----- TEXT PASSAGE -----

Any time the Santa Ana winds pick up in so cal they turn the power off to prevent fires now so yeah the US power infrastructure is shit compared to Germany. Over there it’s all underground because when they rebuilt after ww2 they realized it’s dumb to have it be so easy to blow up your power grid with bombs.
If you have any residential overhead distribution, that’s gonna drag you down compared to everything buried. It still counts as downtime of a tree did it.
If too many people go off-grid just enough to avoid paying their fair share, the costs get pushed onto those who can't generate their own power. Balancing that will be tricky.
I’ve been looking into doing this on my balcony in Spain. They sell “plug in” solar kits, but I’ve yet to determine if it’s actually legal here. I have a south facing balcony that’s about 1mx3m, so should be able to get about 400-600 watts of panels on the railing.
I actually came across this article in my research and it’s the only thing I’ve found saying it’s legal if it’s under 800w.
From what I’m gather it’s just a few solar panels and an inverter that feeds electricity into a socket, more or less.
My concern is what happens when there’s a power outage? I’d then be feeding power into a system that’s “denergized”. I know with real solar setups there’s an automatic cutoff when that happens to protect people working on the lines…all the kits i see here mention nothing about a cutoff system.

----- MATERIAL SUPPLIED -----

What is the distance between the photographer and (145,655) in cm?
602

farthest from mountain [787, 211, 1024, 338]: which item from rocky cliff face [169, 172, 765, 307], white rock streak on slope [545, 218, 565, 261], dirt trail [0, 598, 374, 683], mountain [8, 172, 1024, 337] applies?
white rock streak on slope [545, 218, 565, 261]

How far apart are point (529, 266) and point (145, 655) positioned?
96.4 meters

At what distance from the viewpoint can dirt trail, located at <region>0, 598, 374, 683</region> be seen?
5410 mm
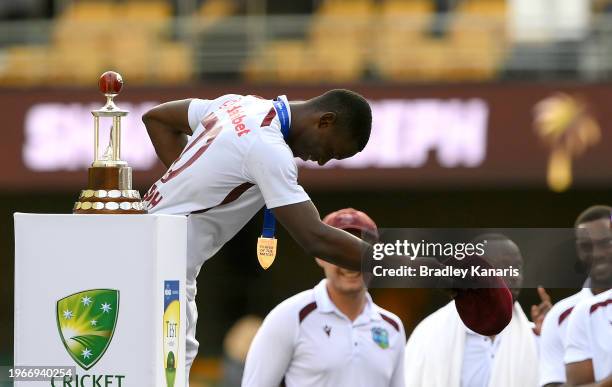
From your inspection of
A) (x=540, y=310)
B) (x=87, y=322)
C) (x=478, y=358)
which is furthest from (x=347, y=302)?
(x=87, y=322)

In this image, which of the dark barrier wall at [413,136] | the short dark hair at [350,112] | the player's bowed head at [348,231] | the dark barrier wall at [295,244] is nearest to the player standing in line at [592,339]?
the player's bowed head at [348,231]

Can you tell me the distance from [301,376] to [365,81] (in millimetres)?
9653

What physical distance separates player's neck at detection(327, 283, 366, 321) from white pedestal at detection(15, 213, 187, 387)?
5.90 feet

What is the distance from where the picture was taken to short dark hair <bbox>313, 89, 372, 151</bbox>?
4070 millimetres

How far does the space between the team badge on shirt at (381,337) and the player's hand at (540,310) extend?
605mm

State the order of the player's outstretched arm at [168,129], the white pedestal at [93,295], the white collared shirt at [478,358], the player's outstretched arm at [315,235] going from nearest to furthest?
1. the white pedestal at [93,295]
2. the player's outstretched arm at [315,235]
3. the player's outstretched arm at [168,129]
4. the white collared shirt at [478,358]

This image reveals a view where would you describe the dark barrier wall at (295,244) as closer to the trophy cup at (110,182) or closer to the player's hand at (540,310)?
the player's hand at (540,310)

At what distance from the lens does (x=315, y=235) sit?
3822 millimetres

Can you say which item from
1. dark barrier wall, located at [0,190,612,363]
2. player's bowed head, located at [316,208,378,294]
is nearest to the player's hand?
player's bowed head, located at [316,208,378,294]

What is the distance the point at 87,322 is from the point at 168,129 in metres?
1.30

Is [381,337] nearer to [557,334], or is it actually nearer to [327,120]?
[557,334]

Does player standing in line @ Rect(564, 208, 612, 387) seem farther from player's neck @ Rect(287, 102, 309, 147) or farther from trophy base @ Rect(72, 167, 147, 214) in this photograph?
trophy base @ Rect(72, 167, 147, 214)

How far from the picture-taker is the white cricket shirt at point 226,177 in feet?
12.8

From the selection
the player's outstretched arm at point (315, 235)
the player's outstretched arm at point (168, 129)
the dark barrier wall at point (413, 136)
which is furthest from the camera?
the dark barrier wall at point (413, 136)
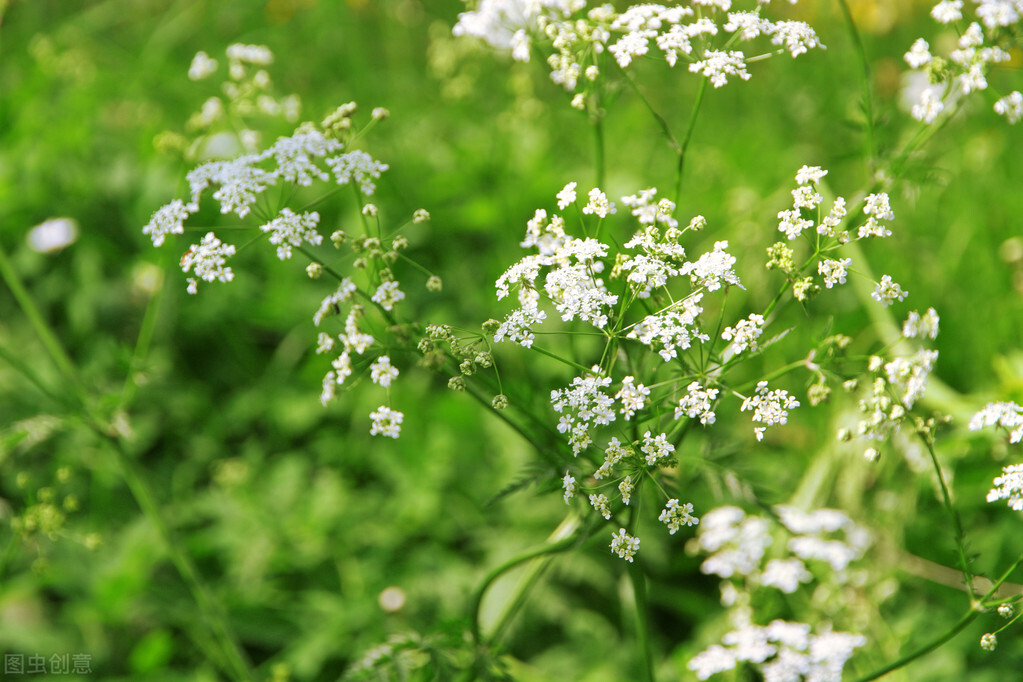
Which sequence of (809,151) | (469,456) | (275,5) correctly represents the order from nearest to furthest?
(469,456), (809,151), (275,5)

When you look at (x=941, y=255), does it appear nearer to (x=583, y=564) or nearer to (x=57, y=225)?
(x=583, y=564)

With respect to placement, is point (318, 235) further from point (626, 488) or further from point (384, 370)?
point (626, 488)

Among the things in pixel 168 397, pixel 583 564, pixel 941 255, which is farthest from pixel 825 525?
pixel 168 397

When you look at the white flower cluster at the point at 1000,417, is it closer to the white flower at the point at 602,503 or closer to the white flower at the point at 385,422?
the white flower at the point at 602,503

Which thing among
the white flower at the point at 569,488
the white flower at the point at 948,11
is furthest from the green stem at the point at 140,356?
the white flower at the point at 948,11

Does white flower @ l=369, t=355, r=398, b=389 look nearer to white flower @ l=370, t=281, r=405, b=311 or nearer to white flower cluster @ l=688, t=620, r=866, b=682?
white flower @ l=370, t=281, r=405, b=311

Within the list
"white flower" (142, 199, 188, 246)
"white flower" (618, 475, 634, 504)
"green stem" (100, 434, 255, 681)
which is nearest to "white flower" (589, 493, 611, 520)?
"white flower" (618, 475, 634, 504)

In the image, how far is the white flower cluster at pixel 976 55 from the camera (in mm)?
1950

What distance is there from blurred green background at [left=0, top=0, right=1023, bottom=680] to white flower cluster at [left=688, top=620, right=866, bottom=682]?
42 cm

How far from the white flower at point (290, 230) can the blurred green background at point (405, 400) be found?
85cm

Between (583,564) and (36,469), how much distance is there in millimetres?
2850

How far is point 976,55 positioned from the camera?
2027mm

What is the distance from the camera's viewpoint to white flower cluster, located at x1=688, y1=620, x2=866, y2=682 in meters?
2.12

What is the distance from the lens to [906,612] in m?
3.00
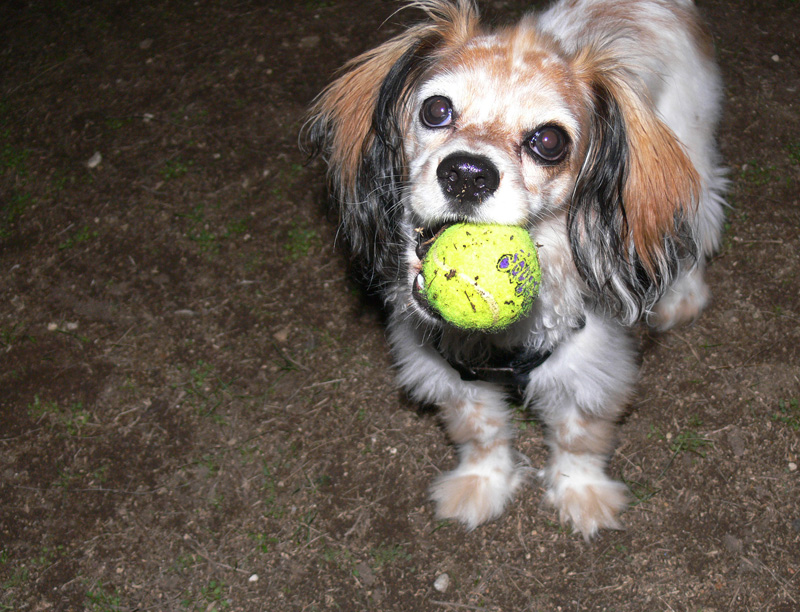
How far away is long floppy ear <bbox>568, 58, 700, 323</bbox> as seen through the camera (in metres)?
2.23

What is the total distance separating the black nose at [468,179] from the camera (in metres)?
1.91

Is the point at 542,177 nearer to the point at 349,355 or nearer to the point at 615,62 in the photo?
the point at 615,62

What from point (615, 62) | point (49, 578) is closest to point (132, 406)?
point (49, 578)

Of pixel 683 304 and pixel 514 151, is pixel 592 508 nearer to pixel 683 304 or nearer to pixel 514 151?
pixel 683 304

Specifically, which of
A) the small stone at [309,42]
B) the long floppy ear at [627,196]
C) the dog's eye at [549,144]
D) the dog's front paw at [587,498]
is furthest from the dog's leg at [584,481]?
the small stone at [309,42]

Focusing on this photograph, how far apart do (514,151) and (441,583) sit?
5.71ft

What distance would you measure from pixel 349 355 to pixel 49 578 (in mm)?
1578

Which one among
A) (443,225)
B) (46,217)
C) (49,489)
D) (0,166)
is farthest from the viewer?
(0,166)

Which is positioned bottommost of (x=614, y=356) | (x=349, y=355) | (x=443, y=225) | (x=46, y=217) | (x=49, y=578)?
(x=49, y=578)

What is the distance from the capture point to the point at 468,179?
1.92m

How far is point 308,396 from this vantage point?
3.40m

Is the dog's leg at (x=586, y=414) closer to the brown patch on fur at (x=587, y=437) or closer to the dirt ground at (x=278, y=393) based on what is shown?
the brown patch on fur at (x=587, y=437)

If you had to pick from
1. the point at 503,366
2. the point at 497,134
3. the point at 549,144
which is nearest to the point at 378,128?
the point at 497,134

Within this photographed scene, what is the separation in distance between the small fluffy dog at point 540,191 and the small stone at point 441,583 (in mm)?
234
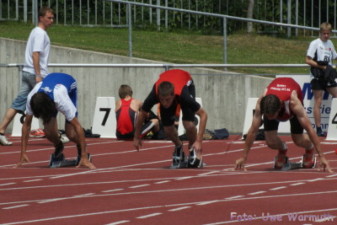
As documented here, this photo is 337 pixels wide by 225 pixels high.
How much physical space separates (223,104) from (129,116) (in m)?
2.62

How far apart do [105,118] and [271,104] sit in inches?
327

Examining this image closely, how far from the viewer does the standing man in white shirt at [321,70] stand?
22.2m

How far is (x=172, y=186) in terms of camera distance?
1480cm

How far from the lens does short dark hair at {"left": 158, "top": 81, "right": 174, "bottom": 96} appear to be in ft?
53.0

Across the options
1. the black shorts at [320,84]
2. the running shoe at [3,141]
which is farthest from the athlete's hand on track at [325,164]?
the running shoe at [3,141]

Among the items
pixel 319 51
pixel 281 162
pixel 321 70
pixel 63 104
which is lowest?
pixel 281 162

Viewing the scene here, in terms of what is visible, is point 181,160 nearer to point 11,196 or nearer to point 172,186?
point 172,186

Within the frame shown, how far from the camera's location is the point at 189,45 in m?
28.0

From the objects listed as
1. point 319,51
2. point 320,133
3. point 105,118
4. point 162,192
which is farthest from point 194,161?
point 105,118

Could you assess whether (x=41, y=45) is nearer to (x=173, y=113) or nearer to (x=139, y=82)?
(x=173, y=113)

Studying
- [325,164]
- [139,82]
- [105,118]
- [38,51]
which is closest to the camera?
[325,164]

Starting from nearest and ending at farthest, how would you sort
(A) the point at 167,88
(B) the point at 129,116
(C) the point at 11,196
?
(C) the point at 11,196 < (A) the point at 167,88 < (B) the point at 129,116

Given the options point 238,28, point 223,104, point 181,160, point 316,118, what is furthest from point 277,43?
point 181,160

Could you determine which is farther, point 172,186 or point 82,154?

-----

> REQUESTS:
1 – Please quote the power grid discussion from "If you have" up to and including "more or less.".
2 – Which countries does the power grid discussion name?
3 – Continue the power grid discussion past its last sentence.
The lines are not needed for anything here.

> TASK RESPONSES:
1 –
If you have any residential overhead distribution, that’s gonna drag you down compared to everything buried. It still counts as downtime of a tree did it.
If too many people go off-grid just enough to avoid paying their fair share, the costs get pushed onto those who can't generate their own power. Balancing that will be tricky.
I’ve been looking into doing this on my balcony in Spain. They sell “plug in” solar kits, but I’ve yet to determine if it’s actually legal here. I have a south facing balcony that’s about 1mx3m, so should be able to get about 400-600 watts of panels on the railing.
I actually came across this article in my research and it’s the only thing I’ve found saying it’s legal if it’s under 800w.
From what I’m gather it’s just a few solar panels and an inverter that feeds electricity into a socket, more or less.

2 – US, Germany, Spain

3 –
I live in Berlin, I have some friends that bought some panels just because they could. I'm considering myself even though I don't get a lot of sunlight on my balcony. I only pay about 60 euro per month. But these kits only cost a few hundred euros. So why not? If it saves me 10 euro per month or so, it would earn itself back in 3-4 years under ideal circumstances. It's not a huge saving obviously.
> My concern is what happens when there’s a power outage? I’d then be feeding power into a system that’s “denergized”.
This is Germany, they would have studied that topic thoroughly. In short, the certified inverter that you must use for this would indeed shut down in case of a power loss. This is usually called "anti-islanding protection" and not an optional feature for this.
In Berlin, you could get it for free through the SolarPLUS[1] subsidy program. My setup (2 panels, inverter and mounts) cost less than 500€ and was fully subsidized.
Ask yourself why you are interested in an investment that has only meager returns if everything works out well? Is it worth your time thinking about +/- €10 per month? If that's the case, you could probably achieve it just by using a little less electricity.
> But these kits only cost a few hundred euros. So why not? If it saves me 10 euro per month or so, it would earn itself back in 3-4 years under ideal circumstances
I'm not saying this is an unreasonable position, but the net present value of an investment that pays 10 euros a month for 4 years is also a couple of hundred euros. So in the end it might be a wash (or might not beat out investing in higher yield projects)
Regarding legality: According to Commission Regulation EU 2016/631 systems under 800W don't qualify as any of the regulated types of power generating facilities, so any law that would limit their installation must be local.
In practice you need to have a two-way meter installed by the power company and you're good to go.
My understanding is that the inverter you get in the kit that you plug into the wall will shut itself off if the power goes out, the same as most larger non off-grid solar systems.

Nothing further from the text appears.